### Task objective
Copy out the data below word for word, leaving out the pictures.

═════ Dataset records ═════

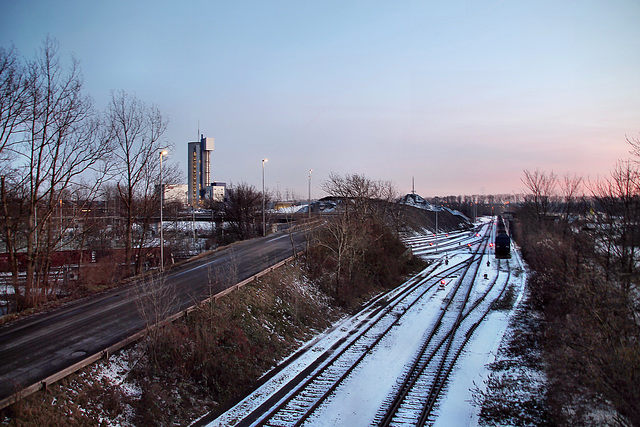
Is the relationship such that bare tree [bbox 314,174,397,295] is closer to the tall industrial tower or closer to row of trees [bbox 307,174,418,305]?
row of trees [bbox 307,174,418,305]

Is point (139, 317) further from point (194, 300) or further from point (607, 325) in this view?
point (607, 325)

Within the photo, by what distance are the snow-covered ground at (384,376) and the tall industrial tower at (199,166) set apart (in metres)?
116

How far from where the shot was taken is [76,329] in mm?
12430

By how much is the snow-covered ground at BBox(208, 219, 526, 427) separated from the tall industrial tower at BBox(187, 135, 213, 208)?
115860 millimetres

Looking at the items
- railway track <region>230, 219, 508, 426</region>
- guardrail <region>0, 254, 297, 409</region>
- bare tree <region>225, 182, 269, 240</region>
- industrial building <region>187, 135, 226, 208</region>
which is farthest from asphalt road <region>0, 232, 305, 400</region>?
industrial building <region>187, 135, 226, 208</region>

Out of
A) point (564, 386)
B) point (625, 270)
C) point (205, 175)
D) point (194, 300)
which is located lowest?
point (564, 386)

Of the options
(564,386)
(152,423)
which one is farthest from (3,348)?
(564,386)

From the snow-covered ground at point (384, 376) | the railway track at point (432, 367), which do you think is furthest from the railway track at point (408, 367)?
the snow-covered ground at point (384, 376)

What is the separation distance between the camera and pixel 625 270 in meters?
12.3

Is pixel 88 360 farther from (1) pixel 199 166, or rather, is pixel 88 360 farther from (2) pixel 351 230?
(1) pixel 199 166

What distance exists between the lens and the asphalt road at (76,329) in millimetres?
9766

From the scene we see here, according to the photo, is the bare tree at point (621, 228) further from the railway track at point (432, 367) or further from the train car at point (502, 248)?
the train car at point (502, 248)

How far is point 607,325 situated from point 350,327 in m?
11.2

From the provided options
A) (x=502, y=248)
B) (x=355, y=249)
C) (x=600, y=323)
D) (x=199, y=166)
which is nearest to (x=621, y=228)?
(x=600, y=323)
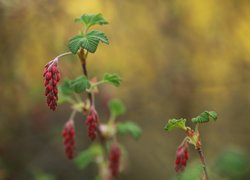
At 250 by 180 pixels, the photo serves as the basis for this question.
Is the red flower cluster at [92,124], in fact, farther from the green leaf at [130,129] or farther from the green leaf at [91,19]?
the green leaf at [130,129]

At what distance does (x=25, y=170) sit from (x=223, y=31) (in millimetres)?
2405

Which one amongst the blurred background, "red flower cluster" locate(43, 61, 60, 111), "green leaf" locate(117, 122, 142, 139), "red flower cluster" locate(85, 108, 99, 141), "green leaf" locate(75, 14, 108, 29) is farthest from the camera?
the blurred background

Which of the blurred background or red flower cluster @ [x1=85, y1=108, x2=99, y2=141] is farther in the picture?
the blurred background

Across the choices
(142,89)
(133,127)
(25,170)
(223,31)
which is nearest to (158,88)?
(142,89)

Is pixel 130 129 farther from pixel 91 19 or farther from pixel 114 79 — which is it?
pixel 91 19

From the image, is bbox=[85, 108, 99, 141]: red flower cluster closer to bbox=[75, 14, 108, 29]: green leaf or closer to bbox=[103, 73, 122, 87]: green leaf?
bbox=[103, 73, 122, 87]: green leaf

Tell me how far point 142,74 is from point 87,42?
3459 millimetres

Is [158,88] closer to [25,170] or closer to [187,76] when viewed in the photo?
[187,76]

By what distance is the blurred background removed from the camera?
4.62 metres

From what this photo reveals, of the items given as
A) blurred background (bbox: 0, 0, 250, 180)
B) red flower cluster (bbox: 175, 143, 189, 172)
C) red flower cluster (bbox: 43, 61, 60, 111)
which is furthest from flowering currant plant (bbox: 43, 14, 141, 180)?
blurred background (bbox: 0, 0, 250, 180)

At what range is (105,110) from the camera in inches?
187

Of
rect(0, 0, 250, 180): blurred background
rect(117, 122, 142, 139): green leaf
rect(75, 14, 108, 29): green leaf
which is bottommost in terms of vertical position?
rect(117, 122, 142, 139): green leaf

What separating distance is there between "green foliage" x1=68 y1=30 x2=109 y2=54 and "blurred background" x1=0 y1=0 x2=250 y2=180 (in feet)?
7.75

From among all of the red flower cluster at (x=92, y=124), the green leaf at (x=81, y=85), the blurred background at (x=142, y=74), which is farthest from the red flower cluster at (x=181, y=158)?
the blurred background at (x=142, y=74)
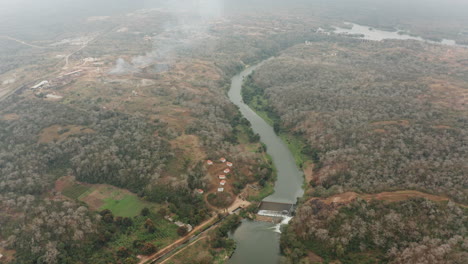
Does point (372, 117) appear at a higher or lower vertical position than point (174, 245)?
higher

═════

### Reply to the exercise
Is the relationship such that bare tree [bbox 314,174,397,295] is closer to the tall industrial tower or closer to row of trees [bbox 307,174,418,305]?
row of trees [bbox 307,174,418,305]

Is point (139, 317) further from point (194, 300) or further from point (607, 325) in this view?
point (607, 325)

Within the photo, by what distance are the snow-covered ground at (384,376) and the tall industrial tower at (199,166) set apart (in metres)?
116

How far from where the shot was taken is [76,329] in mm?
12430

By how much is the snow-covered ground at BBox(208, 219, 526, 427) separated from the tall industrial tower at BBox(187, 135, 213, 208)?
115860 millimetres

Looking at the items
- railway track <region>230, 219, 508, 426</region>
- guardrail <region>0, 254, 297, 409</region>
- bare tree <region>225, 182, 269, 240</region>
- industrial building <region>187, 135, 226, 208</region>
which is farthest from asphalt road <region>0, 232, 305, 400</region>?
industrial building <region>187, 135, 226, 208</region>

Out of
A) point (564, 386)
B) point (625, 270)
C) point (205, 175)
D) point (194, 300)
which is located lowest?
point (564, 386)

Of the options
(564,386)
(152,423)
which one is farthest from (3,348)?
(564,386)

From the snow-covered ground at point (384, 376) | the railway track at point (432, 367), which do you think is furthest from the railway track at point (408, 367)?
the snow-covered ground at point (384, 376)

What is the separation distance between the camera and pixel 625 270 in meters?
12.3

Is pixel 88 360 farther from (1) pixel 199 166, or rather, is pixel 88 360 farther from (2) pixel 351 230?
(1) pixel 199 166

What distance exists between the lens and the asphalt road at (76,329) in millimetres?
9766

From the scene we see here, according to the photo, is the bare tree at point (621, 228) further from the railway track at point (432, 367) or further from the train car at point (502, 248)?
the train car at point (502, 248)

How far is point 607,325 situated from point 350,327 in m?
11.2

From the provided options
A) (x=502, y=248)
B) (x=355, y=249)
C) (x=600, y=323)
D) (x=199, y=166)
which is nearest to (x=621, y=228)?
(x=600, y=323)
At 250 by 180 pixels, the photo serves as the basis for this question.
Is the red flower cluster at [92,124], in fact, farther from the green leaf at [130,129] or farther from the green leaf at [91,19]?
the green leaf at [130,129]

At what distance does (x=25, y=170) sit from (x=223, y=31) (in millimetres)?
2405

Which one amongst the blurred background, "red flower cluster" locate(43, 61, 60, 111), "green leaf" locate(117, 122, 142, 139), "red flower cluster" locate(85, 108, 99, 141), "green leaf" locate(75, 14, 108, 29) is farthest from the camera?
the blurred background

Which of the blurred background or red flower cluster @ [x1=85, y1=108, x2=99, y2=141] is farther in the picture?
the blurred background

Across the choices
(142,89)
(133,127)
(25,170)
(223,31)
which is nearest to (158,88)?
(142,89)

Is pixel 130 129 farther from pixel 91 19 or farther from pixel 114 79 — which is it?
pixel 91 19

From the image, is bbox=[85, 108, 99, 141]: red flower cluster closer to bbox=[75, 14, 108, 29]: green leaf or closer to bbox=[103, 73, 122, 87]: green leaf?
bbox=[103, 73, 122, 87]: green leaf

Tell me how far point 142,74 is from point 87,42?
3459 millimetres

Is [158,88] closer to [25,170] or closer to [187,76] when viewed in the photo?
[187,76]

By what distance is the blurred background removed from the camera?
4.62 metres

From what this photo reveals, of the items given as
A) blurred background (bbox: 0, 0, 250, 180)
B) red flower cluster (bbox: 175, 143, 189, 172)
C) red flower cluster (bbox: 43, 61, 60, 111)
which is furthest from flowering currant plant (bbox: 43, 14, 141, 180)?
blurred background (bbox: 0, 0, 250, 180)

At what range is (105,110) from the camera in inches?
187

Of
rect(0, 0, 250, 180): blurred background
rect(117, 122, 142, 139): green leaf
rect(75, 14, 108, 29): green leaf
which is bottommost in terms of vertical position?
rect(117, 122, 142, 139): green leaf

What separating distance is there between "green foliage" x1=68 y1=30 x2=109 y2=54 and "blurred background" x1=0 y1=0 x2=250 y2=180 (in feet)?
7.75

From among all of the red flower cluster at (x=92, y=124), the green leaf at (x=81, y=85), the blurred background at (x=142, y=74), which is farthest from the red flower cluster at (x=181, y=158)?
the blurred background at (x=142, y=74)
Does point (372, 117) appear at a higher or lower vertical position than point (174, 245)?
higher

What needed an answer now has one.